EXCERPTED TEXT –
This Week’s Theatrical Releases

1.Wall*E (3,992 Theaters, 103 Minutes, Rated G): It’s going to be a tough weekend for movies in the Gatevackes household. While we each want to see both of the movies opening this weekend, my wife wants to see this film more and I want to see Wanted more. Top that off by us going out of town to see friends this weekend, and might not be able to see any. Ach, such is life.

This is the story set almost 700 years in earth’s future. All the humans are gone, having colonized the stars. They left behind a robot to clean up the planet named Wall*E. But the years of solitude and tedious work have done something to the little guy–they’ve made him develop a personality.

This sounds charming, and since the Pixar name is attached to the film, you can pretty much guarantee that it is. Pixar holds a place with me where they can’t lose. Their films have all been of such a high quality and so good that I can’t see them doing any wrong. Or, at the least, their failures are ten times as interesting and entertaining as anybody else’s good stuff.

There have been a few naysayers who have been critical of this film ahead of time, especially the fact that there is no dialogue for the first 30 minutes of the movie (and rumor has it earlier versions of the film had no dialogue at all). But don’t listen to them. Go see it and be charmed.

2. Wanted (3,175 Theaters, 110 Minutes, Rated R): Now we come to a comic book movie that bares little resemblance to the comic book that inspired it. Instead of superpowered bad guys, we have a fraternity of less-colorful assassins.

This time, it might not be the fault of the producers. Mark Millar, writer of the comic this movie is based on, said that when he was shopping projects around to producers, it was an early version of the script and the characters were assassins, not supervillains. Yes, this project was shopped around way before the comic book even came out.

DATA BLOCK –
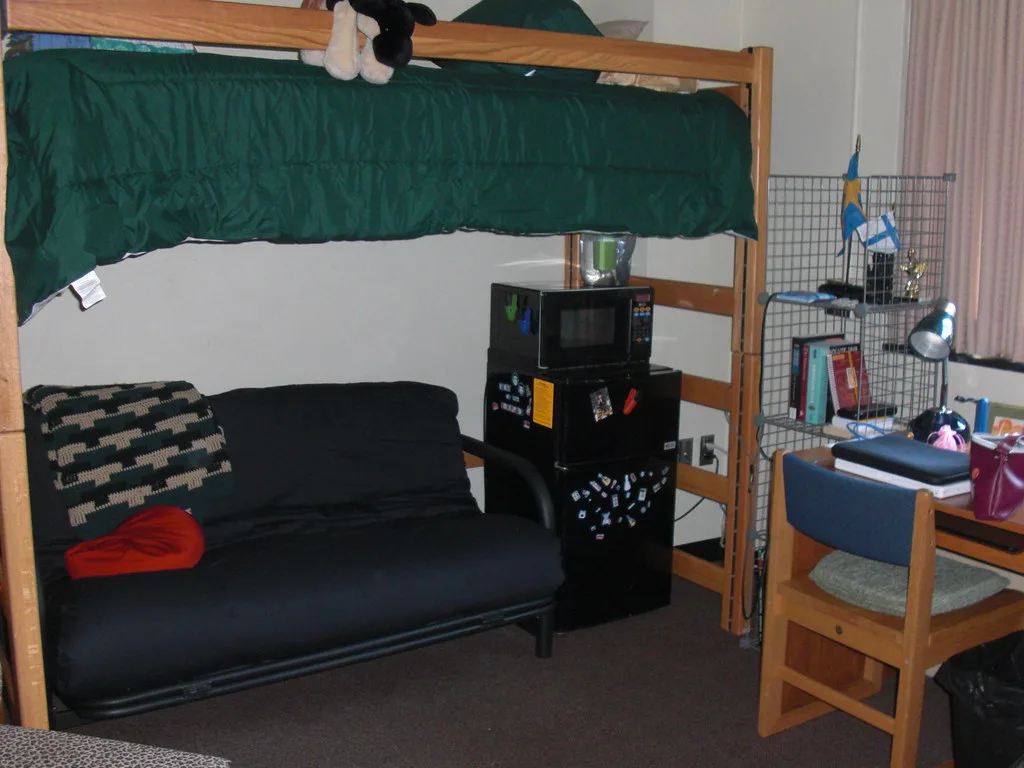 Tape measure across a futon frame to check fit in a small dorm room.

TASK LIST –
A: According to the theatrical releases text, for how long at the start of Wall*E is there no dialogue?
B: Which details does the theatrical releases text list in parentheses after the title Wall*E?

ANSWERS –
A: The first 30 minutes.

B:
- 3,992 Theaters
- 103 Minutes
- Rated G